**** EXCERPTED TEXT

Portfolio Lowlights For September
---- HMPR declined 5% during the month of September, following what was initially a gain for the company into the middle of the month. There is not much liquidity in the name and it seemed that there were some anxious sellers attempting to find out where the liquidity in the name was in order to relieve themselves of the shares they were holding.
Markets, in general, do tend to gravitate towards liquidity. It is prevalent in all aspects of trading, becoming especially transparent in small-cap companies. As an example, when you have a large seller who wants to get out of a stock, as we seem to have had in HMPR during the second half of the month, at some point they are forced to lower their bid in an attempt to find out where they can find the liquidity needed to exit their position. In the case of HMPR, that liquidity pocket turned out to be in the 1.30 range. There was certainly enough demand at this price to meet the seller's supply.
What does this mean for HMPR? Nothing, really. Buyers and sellers exist. The fact that they want to sell doesn't necessarily mean that “smart money” is looking for an exit.
HMPR falls into the category of an attractive regional bank investment without much downside risk here. It is the type of asymmetric opportunity that is becoming more difficult to find in the current market.
Looking Ahead To October
In typical October fashion, we are entering the month with a great degree of uncertainty. The uncertainty in this case, as has been the case so many times over the past several years, has to do with governmental issues as they relate to disagreement that has become chronic in Washington.
I'll spare you from my governmental analysis, as I am sure you can find countless opinions regarding what the shutdown means and perhaps more importantly, what it reveals about a newly evolved governmental system that places partisan political ideology over the well-being of all else.
Instead, I will focus on what can actually make a bottom line difference to the portfolios I manage. In assessing the current state of the market, there seems to be undertone or chatter that involves excessive levels of optimism signaling an imminent end to the current bull market.

********
**** STORED DATA

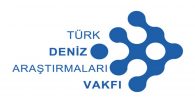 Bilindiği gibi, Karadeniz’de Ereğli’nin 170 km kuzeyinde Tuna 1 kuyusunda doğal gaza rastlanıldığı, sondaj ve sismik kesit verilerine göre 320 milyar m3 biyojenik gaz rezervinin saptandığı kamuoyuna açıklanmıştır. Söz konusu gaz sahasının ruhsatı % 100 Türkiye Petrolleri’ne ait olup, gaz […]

********
**** STORED DATA

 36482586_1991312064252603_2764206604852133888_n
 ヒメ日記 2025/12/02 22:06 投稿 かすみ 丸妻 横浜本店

********

▶ _PROBLEM A_: In the portfolio commentary, at what price range did HMPR's liquidity pocket turn out to be?
▶ _PROBLEM B_: Repeat the passage of the portfolio commentary from "What does this" to "chronic in Washington.".

▶ _TASK RESULT A_: The 1.30 range.

▶ _TASK RESULT B_:
What does this mean for HMPR? Nothing, really. Buyers and sellers exist. The fact that they want to sell doesn't necessarily mean that “smart money” is looking for an exit.
HMPR falls into the category of an attractive regional bank investment without much downside risk here. It is the type of asymmetric opportunity that is becoming more difficult to find in the current market.
Looking Ahead To October
In typical October fashion, we are entering the month with a great degree of uncertainty. The uncertainty in this case, as has been the case so many times over the past several years, has to do with governmental issues as they relate to disagreement that has become chronic in Washington.